**SET TASKS**
**a.** Answer these questions from the slingshot forum post:
(i) On what date was the post made?
(ii) What was the name of the slingshot the poster reviewed first?
(iii) How long is the poster's basement range?
**b.** Rewrite the paragraph of the slingshot forum post that begins "First, the Bunnybuster" as a short bulleted list that keeps its main facts.
**c.** Write what comes next in the slingshot forum post below, starting after its final sentence.

**TEXT PASSAGE**
<<<<

# Two Christmas gifts



## TastelikeSnozberries (Jul 16, 2010)

While I have not been all that active on the forum, I thought I would share my opinions on my two latest additions to my gradually increasing collection, especially considering that they are both made by the outstanding craftsmen on this forum.

First, the Bunnybuster. I know it is a double ergo design, and a beautiful laminate with two panels of the same dark wood sandwiching a very light and middle toned wood in the middle, but I cannot remember what woods were used. The design feels natural and fits my hand perfectly (I have small hands but there's certainly room for a larger hand), I felt very comfortable with the slingshot from the moment I picked it up, and I can honestly say this is the only slingshot that has not taken a "getting used to" phase. My first 5 shots, from about 6m with 3/8 hex nuts at a coke can, all hit the coke can and left it in sorry shape! The slingshot shot wonderfully with a smooth draw and plenty of crushing force against the can. When I moved back to 12m, the length of my makeshift basement range, I was on target within 2 shots, pretty impressive considering I had not yet put 10 rounds through it (even more impressive considering how i shoot)! I especially appreciated the smoothness of the gum rubber when shooting, both on the draw and the release, and the slingshot had enough power to shoot both 3/8 and 1/2 inch hex nuts accurately, although the 1/2 inch tended to drop off with range as would be expected. Overall an impressive shooter with a ridiculously comfortable frame and one that I found to be natural and precise, I will definitely be buying from you again when I scrape together the money to do so.

>>>>

**Collection entries**
<<<<

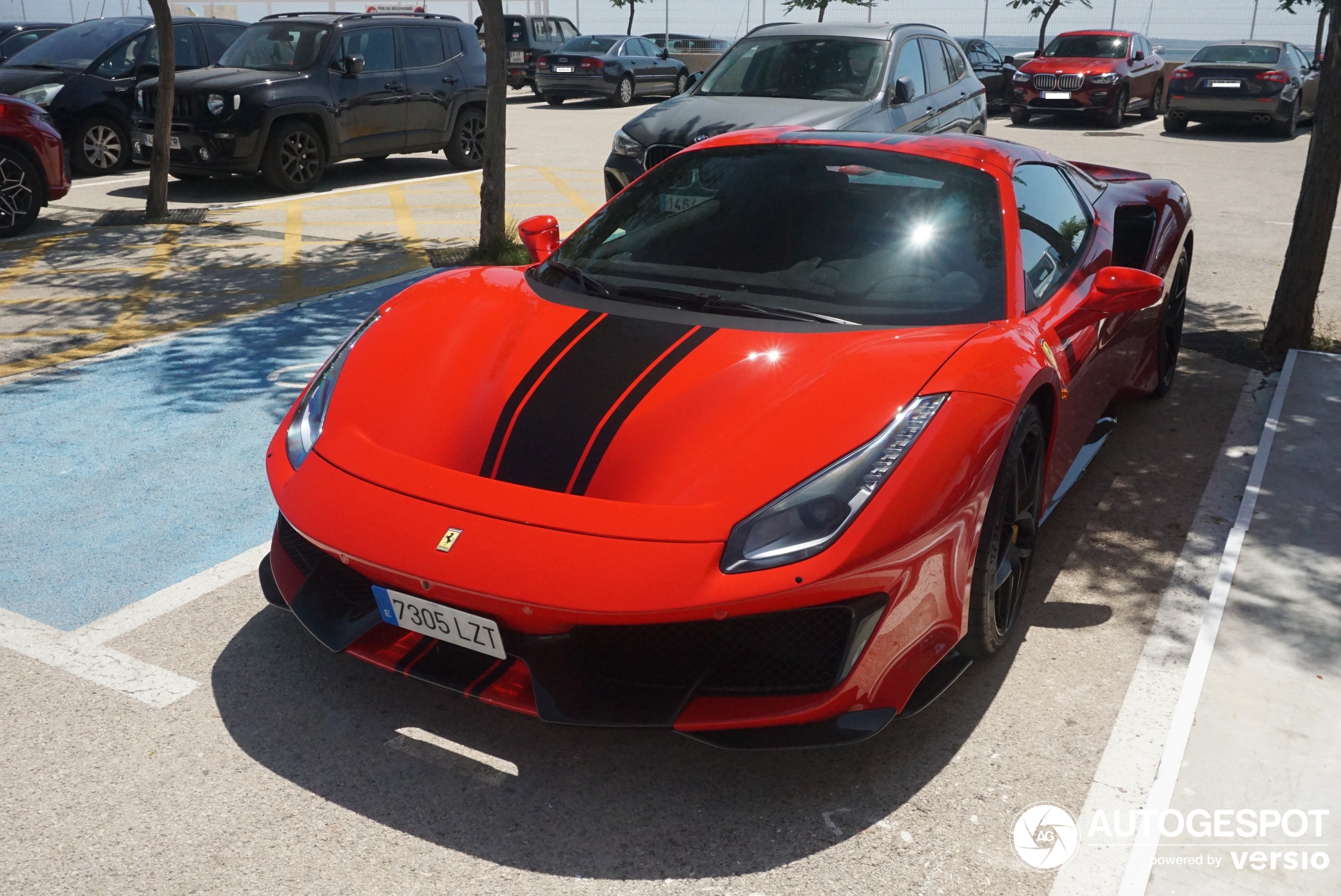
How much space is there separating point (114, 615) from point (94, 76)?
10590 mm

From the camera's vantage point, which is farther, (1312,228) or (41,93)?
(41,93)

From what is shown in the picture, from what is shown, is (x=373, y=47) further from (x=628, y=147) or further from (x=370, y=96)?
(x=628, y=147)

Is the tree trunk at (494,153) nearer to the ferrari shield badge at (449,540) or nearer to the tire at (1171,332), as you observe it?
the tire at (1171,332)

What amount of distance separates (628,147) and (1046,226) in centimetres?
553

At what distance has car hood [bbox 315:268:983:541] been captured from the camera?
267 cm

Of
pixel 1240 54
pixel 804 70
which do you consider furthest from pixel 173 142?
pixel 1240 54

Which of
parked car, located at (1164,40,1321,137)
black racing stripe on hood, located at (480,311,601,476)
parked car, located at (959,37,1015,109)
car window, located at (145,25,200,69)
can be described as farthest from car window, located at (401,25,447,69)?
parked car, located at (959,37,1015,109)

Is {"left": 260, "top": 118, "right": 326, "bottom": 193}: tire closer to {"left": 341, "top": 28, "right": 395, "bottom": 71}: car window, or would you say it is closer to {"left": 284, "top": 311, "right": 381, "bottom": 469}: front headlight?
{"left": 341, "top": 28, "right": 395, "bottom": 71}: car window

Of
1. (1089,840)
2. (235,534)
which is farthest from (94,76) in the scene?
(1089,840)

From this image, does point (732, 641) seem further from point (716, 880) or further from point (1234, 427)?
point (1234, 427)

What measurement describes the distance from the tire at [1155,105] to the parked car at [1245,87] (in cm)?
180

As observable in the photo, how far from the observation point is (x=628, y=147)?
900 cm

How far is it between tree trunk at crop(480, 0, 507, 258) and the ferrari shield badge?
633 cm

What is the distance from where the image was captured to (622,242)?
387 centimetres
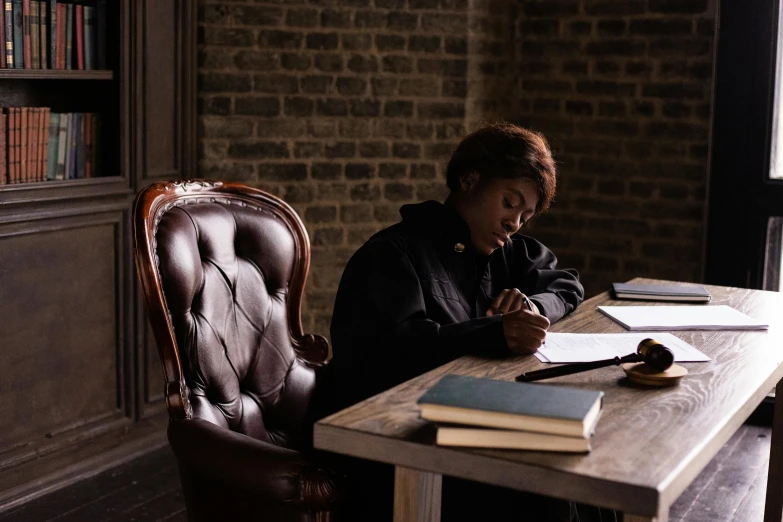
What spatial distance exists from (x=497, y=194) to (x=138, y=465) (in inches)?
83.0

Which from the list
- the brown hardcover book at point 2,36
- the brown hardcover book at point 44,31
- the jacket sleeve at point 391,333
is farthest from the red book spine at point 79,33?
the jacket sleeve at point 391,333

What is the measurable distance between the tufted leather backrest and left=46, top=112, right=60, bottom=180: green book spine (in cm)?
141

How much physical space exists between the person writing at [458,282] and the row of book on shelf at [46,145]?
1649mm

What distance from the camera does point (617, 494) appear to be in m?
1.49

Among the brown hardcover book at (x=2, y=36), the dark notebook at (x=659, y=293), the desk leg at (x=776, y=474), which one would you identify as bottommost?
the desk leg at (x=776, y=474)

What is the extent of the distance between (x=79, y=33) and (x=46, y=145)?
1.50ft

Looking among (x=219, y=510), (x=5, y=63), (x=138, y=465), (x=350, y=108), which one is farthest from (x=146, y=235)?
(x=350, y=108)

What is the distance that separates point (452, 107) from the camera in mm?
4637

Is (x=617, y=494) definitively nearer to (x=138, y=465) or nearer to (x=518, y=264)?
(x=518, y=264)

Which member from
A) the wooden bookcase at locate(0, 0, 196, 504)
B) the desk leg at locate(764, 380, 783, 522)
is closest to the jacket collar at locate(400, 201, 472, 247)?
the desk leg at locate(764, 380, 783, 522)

>>>>

**PER-TASK OUTPUTS**
**a.**
(i) Jul 16, 2010
(ii) The Bunnybuster
(iii) 12m

**b.**
- The Bunnybuster is a double ergo design with a laminate of two panels of the same dark wood around a very light and a middle-toned wood. The poster cannot remember which woods were used.
- It fits the poster's small hand perfectly and leaves room for a larger hand. It is the only slingshot that needed no "getting used to" phase.
- The first 5 shots, with 3/8 hex nuts from about 6m, all hit a coke can and left it in sorry shape.
- At 12m, the length of the basement range, the poster was on target within 2 shots, with fewer than 10 rounds through the slingshot.
- The gum rubber was smooth on both the draw and the release.
- It shot 3/8 and 1/2 inch hex nuts accurately, though the 1/2 inch nuts dropped off with range.
- The poster found it natural and precise and plans to buy from the maker again.

**c.**
Second, the A+. I got a bamboo PS1, something that I have been eyeing for MONTHS but couldn't quite fit into my expenses. I had it sent with the "ultra power" bandset attached and the "gold winner" bands included. I have only shot the attached bandset, and I can attest that they are incredibly powerful bands on both ends of the equation. The draw is difficult, not so much on the physical effort of the pull but in terms of the pressure of the fork against the hand, and had the fork not been designed as perfectly as it is (I will not go into great detail as every reviewer of the A+ line has covered it better than I could), the pressure would be excessive and accuracy would most likely degrade as a result. Fortunately this is not the case, and accuracy has been excellent, shooting at 6 and 12 meters again with the 3/8 and 1/2 inch hex nuts at soda cans, I can easily punch holes through both sides as well as the bottom through to the top. This is certainly a powerful bandset and one I cannot wait to hunt with.

Overall I am very impressed with the power of the PS1 and the accuracy of the Bunnybuster ergo, and I feel confident that both will be ready to wreak havok on the neighborhood squirrels and starlings within a few weeks time.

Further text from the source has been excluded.